Header graphic for print
Real Lawyers Have Blogs On the topic of the law, firm marketing, social media, & baseball

Law blogs and legal publications should heed mistakes of newspapers

The way advertising is presented in online newspaper sites is killing them.

Per Robert Niles at USC’s Online Journalism Review:

News publishers like to point to television, free news online, English literacy rates and slew of other reasons to explain their readership losses. But the contempt that newspapers show for their readers by burying their editorial content beneath their remaining advertising surely is not helping keep readers around.

He provides examples of the garbage we’re served up.

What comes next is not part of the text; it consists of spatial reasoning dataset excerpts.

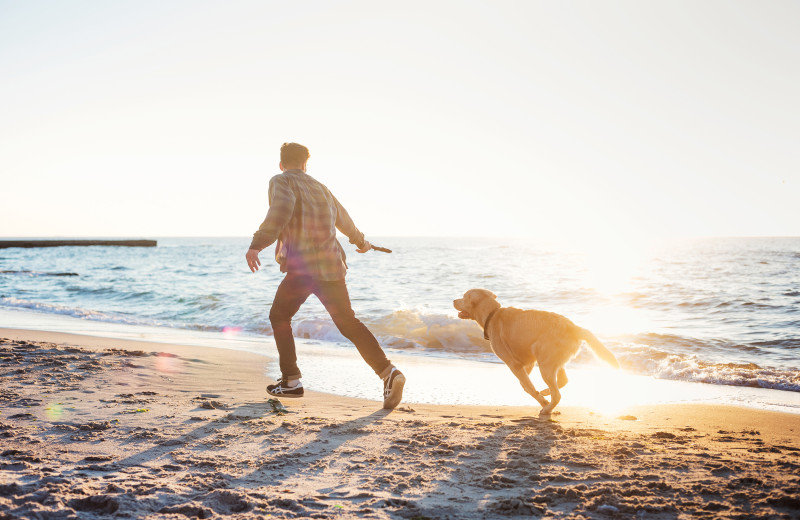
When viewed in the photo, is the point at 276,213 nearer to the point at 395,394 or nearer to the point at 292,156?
the point at 292,156

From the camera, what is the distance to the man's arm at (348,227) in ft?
16.3

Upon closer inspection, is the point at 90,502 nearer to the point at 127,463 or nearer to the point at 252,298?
the point at 127,463

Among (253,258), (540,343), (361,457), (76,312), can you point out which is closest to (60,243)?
(76,312)

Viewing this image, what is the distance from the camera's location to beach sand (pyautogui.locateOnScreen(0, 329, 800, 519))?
8.21 ft

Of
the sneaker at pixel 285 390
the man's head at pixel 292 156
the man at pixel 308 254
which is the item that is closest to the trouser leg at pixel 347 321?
the man at pixel 308 254

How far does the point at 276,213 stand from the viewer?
175 inches

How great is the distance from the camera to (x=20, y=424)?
3658 mm

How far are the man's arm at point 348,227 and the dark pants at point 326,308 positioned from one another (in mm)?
457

Everyday I check the website of the Pasadena Star-News. And every day, the front section of the website’s homepage is obscured by a pop-up widget urging me to take a survey about the site’s new design. Click the red ‘X’ in the corner to close the widget window, and the op-up appears every time you return to the page. (If you click the button declining to take the survey, the window disappears for the remainder of your session.)

If I register with the LA Times website, the Times insists on spamming me with commercial e-mails for products about which I do not care. If I opt-out of the e-mails, the Times cancels my website registration. (Which is why I don’t have a Times website registration anymore

  • http://www.onecle.com Ken Chan

    So, a self-proclaimed computer geek that teaches at USC can’t figure out how to register with the LAT website without getting spammed to death? [1] E-mail accounts are free nowadays. Sign-up for one that you use exclusively for registration purposes. [2] Set-up a filter for your e-mail messages if you cannot opt-out.

  • http://kevin.lexblog.com Kevin

    You’re making my point Ken. Why should newspapers feel so special that they set up ways that require action by readers that would not be needed on other news sites and blogs? It’ll be their demise.
    Hell, by the time it took me to register to comment on the SF Chronicle site, I just decided to forget it. Emailed the reporter complaining about their registration system. To his credit he asked what they should do to improve things. But for everyone that emails to complain, there’s 10 that’ll just never come back and tell others the Chronicle doesn’t get.